Platform layer: based on K8s, KubeSphere multi-cluster management, Service Mesh, Serverless and other cloud native technologies to improve technology advancement and technology architecture evolution.

Resource scheduling:

  • Affinity of the node is considered: Machine configuration, common disks, SSDS, GIGABit nics, and gigabit nics
  • Capacity estimation: Estimate the capacity before release. If resources are insufficient, do not release the capacity
  • Machine load: Try to balance the load among all nodes in the cluster

Double Deployment release

Advantages:

  1. Reduced operation complexity, operation only include create, scale, delete. A single Deployment update process may fail, get stuck in an intermediate state, and neither upgrade nor rollback can take place
  2. Batch operation is supported and the release process is more controllable
  3. Updating the Deployment label becomes possible

Disadvantages:

  • The Deployment state needs to be logged and controlled, which can be more complex than a single Deployment

Automatic migration of service applications

This containerization needs to migrate 3000+ applications. In order to reduce the migration cost of developers and testers, we provide a solution of automatically upgrading Java SDK and automatically migrating containers.

Automatic migration scheme:

  1. Pre check

    • Verify that the SDK for the automatic upgrade is referenced
    • The compile phase verifies whether there are any Java methods that are not suitable for containerization scenarios, such as whether a method dependent on hostname is called. If there are any methods, the container will fail to publish in advance. Because it is normal for container scene IP to change and hostname to change frequently, it would be problematic for business line to rely on hostname to distinguish business logic in the past
  2. Test environment verification

    Release the SDK in the test environment after automatic upgrade and verify that the containerized upgrade of the application is ok

  3. Online Environment verification

    • Gray published online, temporarily do not access traffic
    • Notify the application owner to automate the tests
    • If no problem is found, access online traffic
  4. Mixed deployment

    • The online container and KVM are deployed at the same time, and the traffic ratio is adjusted based on the instance ratio
    • Pay attention to indicators and alarms
  5. All traffic is connected to the container

    The container is fully deployed and the KVM capacity is removed (the KVM will be kept for several days for observation).

  6. To observe the

    Pay attention to service monitoring indicators after all containers are used. If exceptions are found, go back to the KVM

  7. KVM recycling

    In order to quickly release resources to the K8s cluster, the owner of the application will be notified of the reclamation machine within the specified period. If the reclamation time (7 days) is exceeded, the remaining KVM resources will be forcibly reclaimed

Automatically upgrade the SDK process

Tcdev BOM is a common infrastructure for the company to manage binary and tripartite package dependencies.

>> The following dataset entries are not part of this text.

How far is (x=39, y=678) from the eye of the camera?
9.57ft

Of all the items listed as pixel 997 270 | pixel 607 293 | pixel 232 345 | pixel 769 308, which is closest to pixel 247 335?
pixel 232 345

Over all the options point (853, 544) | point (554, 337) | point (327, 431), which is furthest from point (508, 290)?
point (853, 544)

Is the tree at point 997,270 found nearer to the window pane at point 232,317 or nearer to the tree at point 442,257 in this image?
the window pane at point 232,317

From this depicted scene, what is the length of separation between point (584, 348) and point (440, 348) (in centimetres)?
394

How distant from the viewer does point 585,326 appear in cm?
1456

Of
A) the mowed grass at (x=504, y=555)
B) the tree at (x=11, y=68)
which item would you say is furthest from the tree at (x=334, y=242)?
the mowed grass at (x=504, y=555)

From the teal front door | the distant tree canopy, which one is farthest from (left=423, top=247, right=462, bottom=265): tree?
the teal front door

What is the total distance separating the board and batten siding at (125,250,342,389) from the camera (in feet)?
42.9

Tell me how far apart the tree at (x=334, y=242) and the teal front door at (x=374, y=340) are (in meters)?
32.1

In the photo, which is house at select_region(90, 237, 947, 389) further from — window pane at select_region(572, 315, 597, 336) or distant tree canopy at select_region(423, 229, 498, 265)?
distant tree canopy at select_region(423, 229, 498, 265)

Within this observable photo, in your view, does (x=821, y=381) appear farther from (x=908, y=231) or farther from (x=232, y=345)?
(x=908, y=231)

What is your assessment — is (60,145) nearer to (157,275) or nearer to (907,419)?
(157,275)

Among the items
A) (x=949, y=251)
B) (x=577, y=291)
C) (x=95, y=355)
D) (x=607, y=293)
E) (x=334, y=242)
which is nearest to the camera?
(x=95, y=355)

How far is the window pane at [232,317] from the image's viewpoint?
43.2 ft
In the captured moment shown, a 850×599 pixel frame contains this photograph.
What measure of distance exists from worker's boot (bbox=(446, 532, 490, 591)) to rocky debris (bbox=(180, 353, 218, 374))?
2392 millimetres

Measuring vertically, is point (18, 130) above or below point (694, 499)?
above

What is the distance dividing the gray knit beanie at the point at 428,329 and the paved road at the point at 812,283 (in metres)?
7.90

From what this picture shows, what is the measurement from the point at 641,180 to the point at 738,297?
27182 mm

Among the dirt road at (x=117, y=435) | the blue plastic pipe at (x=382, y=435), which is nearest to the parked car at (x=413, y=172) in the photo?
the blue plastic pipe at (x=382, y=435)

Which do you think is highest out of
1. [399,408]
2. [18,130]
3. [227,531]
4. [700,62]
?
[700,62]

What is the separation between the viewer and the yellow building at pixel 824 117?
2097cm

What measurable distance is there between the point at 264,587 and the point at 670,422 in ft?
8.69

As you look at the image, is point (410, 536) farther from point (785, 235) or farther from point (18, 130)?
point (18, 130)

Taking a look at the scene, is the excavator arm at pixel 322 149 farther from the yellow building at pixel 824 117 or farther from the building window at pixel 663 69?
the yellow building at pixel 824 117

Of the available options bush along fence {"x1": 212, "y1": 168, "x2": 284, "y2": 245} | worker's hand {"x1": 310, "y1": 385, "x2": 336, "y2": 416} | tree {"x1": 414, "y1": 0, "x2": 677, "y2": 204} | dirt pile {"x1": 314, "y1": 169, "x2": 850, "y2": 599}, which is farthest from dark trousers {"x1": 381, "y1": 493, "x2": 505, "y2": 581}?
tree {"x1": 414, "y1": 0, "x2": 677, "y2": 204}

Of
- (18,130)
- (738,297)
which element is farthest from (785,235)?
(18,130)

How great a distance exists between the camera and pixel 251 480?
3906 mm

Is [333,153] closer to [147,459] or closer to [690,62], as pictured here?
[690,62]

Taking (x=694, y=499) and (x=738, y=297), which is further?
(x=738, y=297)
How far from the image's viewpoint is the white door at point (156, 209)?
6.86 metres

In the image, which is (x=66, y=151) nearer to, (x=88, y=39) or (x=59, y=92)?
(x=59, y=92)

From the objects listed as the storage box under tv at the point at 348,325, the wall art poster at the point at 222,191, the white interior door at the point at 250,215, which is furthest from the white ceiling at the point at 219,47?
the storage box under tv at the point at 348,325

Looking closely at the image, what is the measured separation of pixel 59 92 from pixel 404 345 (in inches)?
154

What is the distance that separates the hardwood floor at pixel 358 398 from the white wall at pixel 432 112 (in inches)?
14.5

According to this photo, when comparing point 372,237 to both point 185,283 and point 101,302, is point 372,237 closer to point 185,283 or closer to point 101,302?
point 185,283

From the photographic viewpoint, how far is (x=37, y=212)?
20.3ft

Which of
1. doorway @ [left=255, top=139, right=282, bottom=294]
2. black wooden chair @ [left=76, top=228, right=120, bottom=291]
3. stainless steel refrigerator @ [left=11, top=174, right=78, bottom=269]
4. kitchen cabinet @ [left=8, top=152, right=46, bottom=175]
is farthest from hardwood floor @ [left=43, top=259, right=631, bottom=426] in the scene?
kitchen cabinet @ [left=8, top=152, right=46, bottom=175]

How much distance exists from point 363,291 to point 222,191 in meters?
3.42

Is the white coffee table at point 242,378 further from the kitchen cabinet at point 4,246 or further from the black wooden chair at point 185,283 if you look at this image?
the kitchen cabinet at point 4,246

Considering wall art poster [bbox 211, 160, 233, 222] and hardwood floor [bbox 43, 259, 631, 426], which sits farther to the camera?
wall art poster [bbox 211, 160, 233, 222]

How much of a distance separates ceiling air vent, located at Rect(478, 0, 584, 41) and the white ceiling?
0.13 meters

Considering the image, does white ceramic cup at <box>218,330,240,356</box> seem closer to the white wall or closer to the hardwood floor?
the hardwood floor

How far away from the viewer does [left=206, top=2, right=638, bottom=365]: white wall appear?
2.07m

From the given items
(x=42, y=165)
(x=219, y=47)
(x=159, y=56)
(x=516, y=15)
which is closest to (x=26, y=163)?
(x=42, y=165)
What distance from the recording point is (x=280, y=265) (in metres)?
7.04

Most Java applications use this component, so our upgrade SDK solution is to automatically detect and upgrade the TCDEV version during compilation.

Prerequisites for upgrading the SDK

The premise instructions
Unified management of two-party and three-party packages Super POM, TCDEV-BOM: Unified management and upgrade of core components
The quality of entrance guard Static code check, version compatibility check, quality control before launch
Automatically verify component compatibility after upgrade Run automated tests in batches to compare the master branch with the upgraded branch
Supermanage permissions for publishing Automatic upgrade, gray scale, online

Upgrade steps

After the review, many business students also gave feedback that the self-service upgrade and migration saved them a lot of time, and the value was very obvious, which was recognized by everyone.

conclusion

In the process of cloud native transformation, it is very challenging to make the business more smoothly enjoy the dividend of cloud native. I hope this article can bring some inspiration to students who just entered cloud native. Cloud native road, we work together!

This article is published by OpenWrite!